What you need to do →
Extract every one of the records below word for word, omitting the pictures.

________________

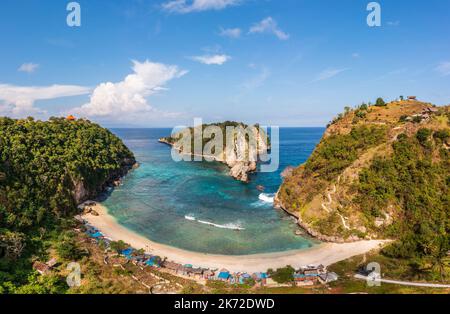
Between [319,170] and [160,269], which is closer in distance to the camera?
[160,269]

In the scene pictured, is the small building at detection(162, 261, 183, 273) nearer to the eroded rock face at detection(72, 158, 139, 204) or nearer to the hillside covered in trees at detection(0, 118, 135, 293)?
the hillside covered in trees at detection(0, 118, 135, 293)

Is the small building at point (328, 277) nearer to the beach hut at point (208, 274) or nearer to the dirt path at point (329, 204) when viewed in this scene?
the dirt path at point (329, 204)

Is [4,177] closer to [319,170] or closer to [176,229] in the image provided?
[176,229]

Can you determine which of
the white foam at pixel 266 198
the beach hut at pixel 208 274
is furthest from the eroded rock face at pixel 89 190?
the white foam at pixel 266 198

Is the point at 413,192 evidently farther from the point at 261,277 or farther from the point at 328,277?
the point at 261,277

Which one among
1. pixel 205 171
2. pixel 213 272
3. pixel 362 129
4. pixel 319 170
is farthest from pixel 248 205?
pixel 205 171
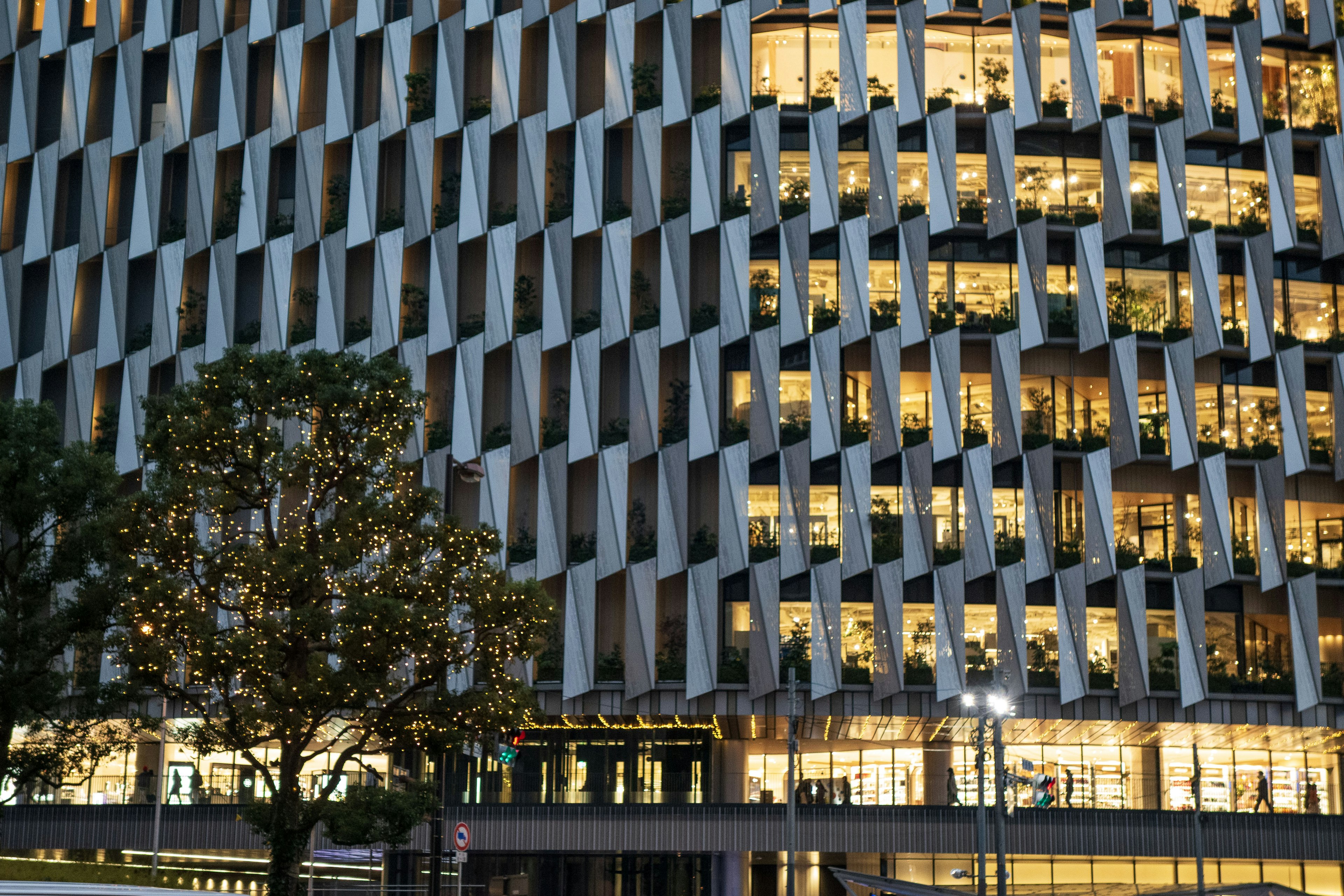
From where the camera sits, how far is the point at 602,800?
5350 centimetres

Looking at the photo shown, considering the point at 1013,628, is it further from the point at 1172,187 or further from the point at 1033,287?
the point at 1172,187

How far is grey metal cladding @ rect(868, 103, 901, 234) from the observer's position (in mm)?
55281

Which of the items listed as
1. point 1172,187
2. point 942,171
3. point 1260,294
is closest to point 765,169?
point 942,171

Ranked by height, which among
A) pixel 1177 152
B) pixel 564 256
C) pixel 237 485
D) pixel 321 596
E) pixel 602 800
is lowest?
pixel 602 800

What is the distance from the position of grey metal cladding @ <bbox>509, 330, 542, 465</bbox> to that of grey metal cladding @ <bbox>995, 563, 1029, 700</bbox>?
1585 cm

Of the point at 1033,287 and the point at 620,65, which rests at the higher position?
the point at 620,65

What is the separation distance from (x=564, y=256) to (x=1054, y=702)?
71.7 feet

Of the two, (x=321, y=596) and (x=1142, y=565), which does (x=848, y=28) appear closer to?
(x=1142, y=565)

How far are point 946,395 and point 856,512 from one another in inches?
195

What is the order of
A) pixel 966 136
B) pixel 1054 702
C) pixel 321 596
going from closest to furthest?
pixel 321 596 → pixel 1054 702 → pixel 966 136

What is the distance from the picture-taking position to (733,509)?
175 feet

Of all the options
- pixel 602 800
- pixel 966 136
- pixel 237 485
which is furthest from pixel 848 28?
pixel 237 485

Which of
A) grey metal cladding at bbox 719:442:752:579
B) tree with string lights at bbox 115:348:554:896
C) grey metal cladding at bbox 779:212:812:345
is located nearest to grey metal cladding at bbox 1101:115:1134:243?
grey metal cladding at bbox 779:212:812:345

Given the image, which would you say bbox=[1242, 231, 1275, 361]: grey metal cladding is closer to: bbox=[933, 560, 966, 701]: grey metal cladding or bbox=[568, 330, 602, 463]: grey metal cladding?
bbox=[933, 560, 966, 701]: grey metal cladding
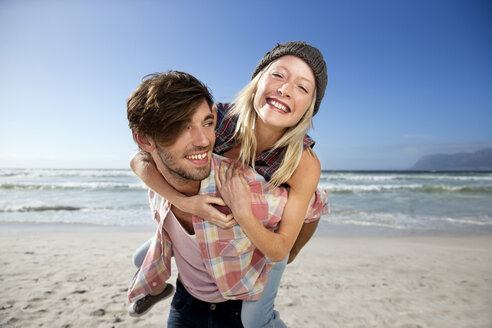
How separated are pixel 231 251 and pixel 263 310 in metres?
0.52

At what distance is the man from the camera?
72.7 inches

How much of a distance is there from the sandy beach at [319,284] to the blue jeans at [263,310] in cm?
168

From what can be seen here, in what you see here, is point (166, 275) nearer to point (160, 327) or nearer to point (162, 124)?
point (162, 124)

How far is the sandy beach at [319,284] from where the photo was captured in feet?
11.6

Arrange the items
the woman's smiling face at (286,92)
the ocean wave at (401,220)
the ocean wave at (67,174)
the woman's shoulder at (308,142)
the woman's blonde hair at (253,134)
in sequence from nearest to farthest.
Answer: the woman's blonde hair at (253,134), the woman's smiling face at (286,92), the woman's shoulder at (308,142), the ocean wave at (401,220), the ocean wave at (67,174)

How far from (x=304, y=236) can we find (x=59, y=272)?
4409mm

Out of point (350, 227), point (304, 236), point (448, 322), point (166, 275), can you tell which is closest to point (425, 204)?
point (350, 227)

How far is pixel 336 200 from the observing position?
46.2 feet

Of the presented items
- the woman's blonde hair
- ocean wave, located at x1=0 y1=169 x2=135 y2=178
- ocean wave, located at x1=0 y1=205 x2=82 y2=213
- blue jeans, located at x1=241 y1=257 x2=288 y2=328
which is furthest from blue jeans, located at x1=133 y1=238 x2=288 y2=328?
ocean wave, located at x1=0 y1=169 x2=135 y2=178

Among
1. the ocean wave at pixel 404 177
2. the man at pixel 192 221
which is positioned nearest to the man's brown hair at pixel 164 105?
the man at pixel 192 221

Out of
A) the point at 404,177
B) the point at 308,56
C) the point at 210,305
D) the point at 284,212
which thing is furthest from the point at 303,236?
the point at 404,177

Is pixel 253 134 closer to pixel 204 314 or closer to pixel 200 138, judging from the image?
pixel 200 138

________________

Answer to the task →
Between [319,170] and [160,269], which is closer in distance to the camera?
[160,269]

In the scene pictured, is the small building at detection(162, 261, 183, 273) nearer to the eroded rock face at detection(72, 158, 139, 204) or nearer to the hillside covered in trees at detection(0, 118, 135, 293)?
the hillside covered in trees at detection(0, 118, 135, 293)

Is the small building at point (328, 277) nearer to the beach hut at point (208, 274) or nearer to the dirt path at point (329, 204) when viewed in this scene?
the dirt path at point (329, 204)

Is [4,177] closer to [319,170] or closer to [176,229] in the image provided?
[176,229]

Can you determine which of
the white foam at pixel 266 198
the beach hut at pixel 208 274
is furthest from the eroded rock face at pixel 89 190?
the white foam at pixel 266 198

Is the point at 413,192 evidently farther from the point at 261,277 or farther from the point at 328,277?
the point at 261,277

Which one among
1. pixel 205 171
2. pixel 213 272
3. pixel 362 129
4. pixel 319 170
is farthest from pixel 248 205?
pixel 205 171
From where the camera sits, how far is the point at 602,800?
5350 centimetres

Looking at the photo shown, considering the point at 1013,628, is it further from the point at 1172,187 or further from the point at 1033,287?
the point at 1172,187

How far is grey metal cladding @ rect(868, 103, 901, 234) from the observer's position (in mm)?
55281

Which of the items listed as
1. point 1172,187
2. point 942,171
3. point 1260,294
is closest to point 765,169?
point 942,171

Ranked by height, which among
A) pixel 1177 152
B) pixel 564 256
C) pixel 237 485
D) pixel 321 596
E) pixel 602 800
is lowest?
pixel 602 800

What is the distance from the position of grey metal cladding @ <bbox>509, 330, 542, 465</bbox> to that of grey metal cladding @ <bbox>995, 563, 1029, 700</bbox>?
1585 cm

Of the point at 1033,287 and the point at 620,65, which rests at the higher position?
the point at 620,65

What is the separation distance from (x=564, y=256) to (x=1054, y=702)?
71.7 feet

Of the two, (x=321, y=596) and (x=1142, y=565), which does (x=848, y=28) appear closer to?
(x=1142, y=565)

How far are point 946,395 and point 856,512 from one another in inches?
195

What is the order of
A) pixel 966 136
B) pixel 1054 702
C) pixel 321 596
going from closest to furthest?
pixel 321 596 → pixel 1054 702 → pixel 966 136

What is the distance from the picture-taking position to (733,509)?
175 feet

Of all the options
- pixel 602 800
- pixel 966 136
- pixel 237 485
which is furthest from pixel 848 28?
pixel 237 485

Which of
A) grey metal cladding at bbox 719:442:752:579
B) tree with string lights at bbox 115:348:554:896
C) grey metal cladding at bbox 779:212:812:345
is located nearest to grey metal cladding at bbox 1101:115:1134:243?
grey metal cladding at bbox 779:212:812:345

Given the image, which would you say bbox=[1242, 231, 1275, 361]: grey metal cladding is closer to: bbox=[933, 560, 966, 701]: grey metal cladding or bbox=[568, 330, 602, 463]: grey metal cladding?
bbox=[933, 560, 966, 701]: grey metal cladding
How separated are pixel 231 251 and pixel 263 310 in metres?
0.52

At what distance is the man from the camera?
72.7 inches

How much of a distance is there from the sandy beach at [319,284] to the blue jeans at [263,310] in cm?
168

From what can be seen here, in what you see here, is point (166, 275) nearer to point (160, 327) or nearer to point (162, 124)?
point (162, 124)

How far is the sandy beach at [319,284] from where the photo was captured in feet?
11.6

Arrange the items
the woman's smiling face at (286,92)
the ocean wave at (401,220)
the ocean wave at (67,174)
the woman's shoulder at (308,142)
the woman's blonde hair at (253,134)
in sequence from nearest to farthest.
Answer: the woman's blonde hair at (253,134), the woman's smiling face at (286,92), the woman's shoulder at (308,142), the ocean wave at (401,220), the ocean wave at (67,174)

How far from (x=304, y=236) can we find (x=59, y=272)?
4409mm

Out of point (350, 227), point (304, 236), point (448, 322), point (166, 275), can you tell which is closest to point (425, 204)?
point (350, 227)

How far is pixel 336 200 from the observing position?
46.2 feet

Of the presented items
- the woman's blonde hair
- ocean wave, located at x1=0 y1=169 x2=135 y2=178
- ocean wave, located at x1=0 y1=205 x2=82 y2=213
- blue jeans, located at x1=241 y1=257 x2=288 y2=328
which is furthest from blue jeans, located at x1=133 y1=238 x2=288 y2=328?
ocean wave, located at x1=0 y1=169 x2=135 y2=178

Among
1. the ocean wave at pixel 404 177
2. the man at pixel 192 221
which is positioned nearest to the man's brown hair at pixel 164 105?
the man at pixel 192 221

Out of
A) the point at 404,177
B) the point at 308,56
C) the point at 210,305
D) the point at 284,212
which thing is furthest from the point at 303,236?
the point at 404,177

Is pixel 253 134 closer to pixel 204 314 or closer to pixel 200 138, judging from the image?
pixel 200 138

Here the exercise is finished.